Back in Febuary 2012 the first Raspberry Pi computer was released by the Raspberry Pi foundation. Designed by programmers and comuter designers who had grown up learning to code on old school PCs like he BBC computers in schools. These fantastic playing card size devices have been an amazing tool for learning and people have used them to creat everything from robots to weather measuring devices and pretty much anything else you can think of.
The latest version of the Raspberry pi is the most powerful yet and can easily work as a simple desktop computer. The Raspberry Pi 4 can come with up to 8gb of RAM which is easily enough to run a Digital Audio Workstation (DAW).
This got me thinking…..
Could i record an audiobook on a raspberry pi??
Well in short..the answer is yes.
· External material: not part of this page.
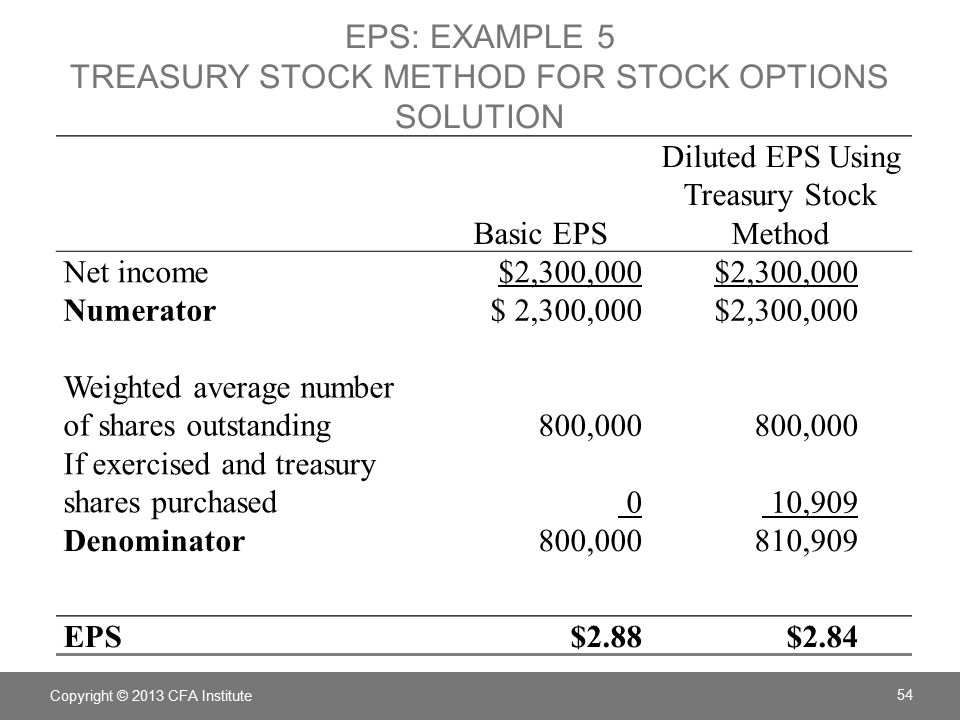 Diluted eps stock options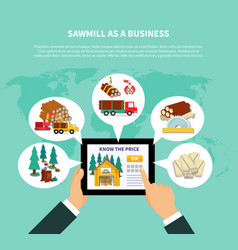 Sawmill as a business composition vector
The Pi 4 is powerful enough I think to do the job, but it also has another great attribute…the pi is silent and if you are recording with your computer in your studio then silence is golden.
There are drawbacks to the pi, however and the biggest is the lack of DAWs that will run on its Linux based OS. However there are a couple that do Ardour (i will be showing you how i used that), Audacity (many Narrators use this) and also Reaper have now released a Pi friendly version of their DAW. The other downside is that many of the Plugins available to MAC and PC users are not available on the PI. Having said that there is a pretty clever bunch of Open Source bods making some pretty good plugins. Check out Calf Studio Gear for a start.
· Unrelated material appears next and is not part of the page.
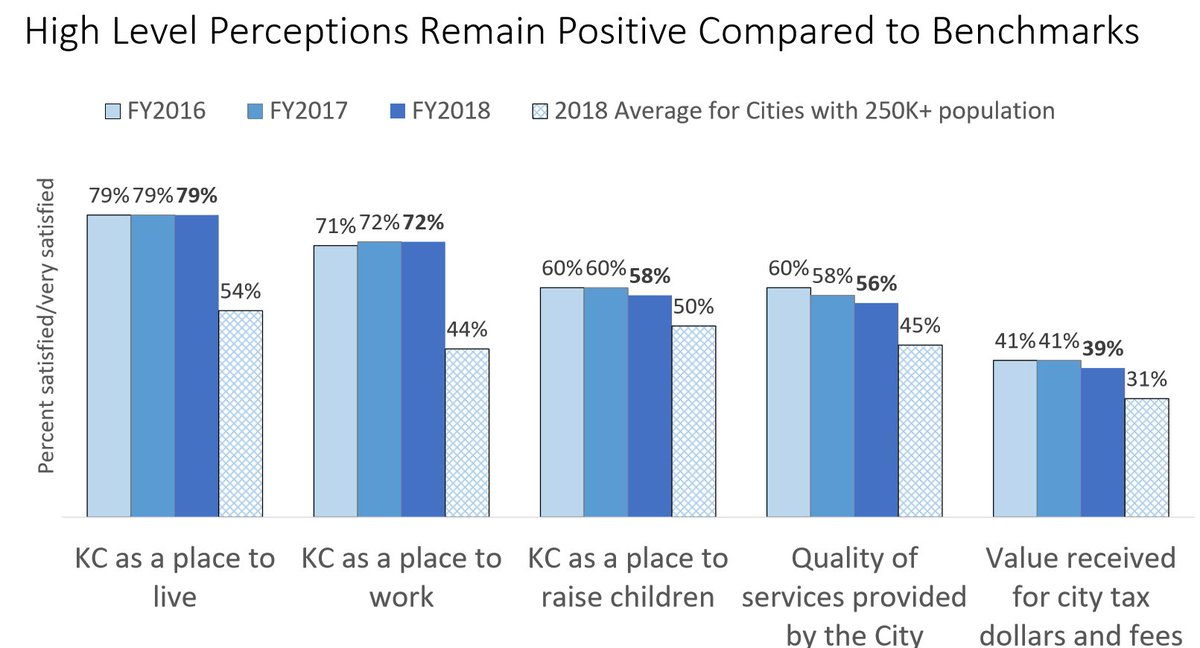 Another 72 Say They Also Enjoy Working Here Kcmo Gov News 2018 Residents Still Rank High As Place To Live And Work Pictwitter
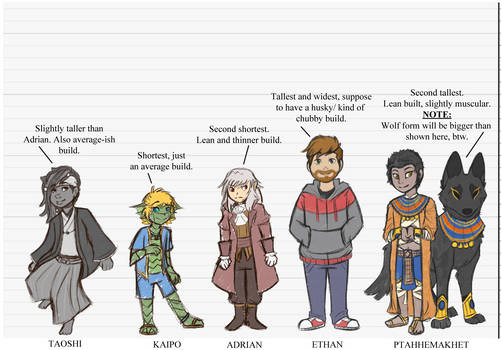 .Apt. Paranormal: Height Chart.+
However for the money and the sound of silence I thought it had be worth a go. ….
Yes but can i punch and roll?? With a Raspberry Pi?
Well in short…yes!
The pi also has one other thing going for it. It is very very GREEN. The power consumption is tiny compared to normal home computers. I love the idea of building a totally sustainable zero emissions recording studio one day and i think a few Raspberry Pi’s would be at the heart of it.